### Record list
══════════════════════════════

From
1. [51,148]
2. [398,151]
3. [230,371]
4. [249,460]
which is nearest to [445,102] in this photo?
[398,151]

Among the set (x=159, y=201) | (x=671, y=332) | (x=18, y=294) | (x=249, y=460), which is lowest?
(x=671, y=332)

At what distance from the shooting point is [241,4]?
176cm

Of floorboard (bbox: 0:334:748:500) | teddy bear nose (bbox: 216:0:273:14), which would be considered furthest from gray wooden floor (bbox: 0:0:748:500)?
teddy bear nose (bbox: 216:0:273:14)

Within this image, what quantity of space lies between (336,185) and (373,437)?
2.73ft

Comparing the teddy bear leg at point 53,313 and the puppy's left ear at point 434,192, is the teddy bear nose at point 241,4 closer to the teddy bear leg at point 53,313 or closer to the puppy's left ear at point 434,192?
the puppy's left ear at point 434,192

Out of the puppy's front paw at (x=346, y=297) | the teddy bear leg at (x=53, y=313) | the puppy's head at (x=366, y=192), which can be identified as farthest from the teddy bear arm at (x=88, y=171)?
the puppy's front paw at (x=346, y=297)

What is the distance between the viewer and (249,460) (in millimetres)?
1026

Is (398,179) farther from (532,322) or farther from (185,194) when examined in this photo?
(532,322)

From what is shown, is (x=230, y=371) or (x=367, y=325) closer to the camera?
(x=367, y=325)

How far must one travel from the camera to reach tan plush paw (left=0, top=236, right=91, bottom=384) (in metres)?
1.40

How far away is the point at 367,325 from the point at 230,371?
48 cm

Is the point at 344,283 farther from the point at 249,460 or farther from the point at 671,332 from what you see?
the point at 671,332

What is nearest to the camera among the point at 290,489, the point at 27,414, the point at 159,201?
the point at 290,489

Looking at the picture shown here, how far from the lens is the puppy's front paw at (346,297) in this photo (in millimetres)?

══════════════════════════════

### Instructions for the task
Swap "camera" for "viewer" in the entries from the line holding "Is (398,179) farther" through the end of the entries, inclusive, and leave everything else unchanged. Return only those lines.

### Reply
Is (398,179) farther from (532,322) or farther from (185,194) when examined in this photo?
(532,322)

From what is shown, is (x=230, y=371) or (x=367, y=325) closer to the viewer?
(x=367, y=325)

How far must one travel from the viewer to reach tan plush paw (left=0, top=236, right=91, bottom=384) (in metres)?
1.40

How far away is the point at 367,325 from the point at 230,371?
48 cm

Is the point at 344,283 farther from the point at 249,460 or farther from the point at 671,332 from what you see?
the point at 671,332

What is nearest to the viewer among the point at 290,489, the point at 27,414, the point at 159,201?
the point at 290,489

Looking at the picture shown here, how far from the lens is the puppy's front paw at (346,297) in this photo (in millimetres)?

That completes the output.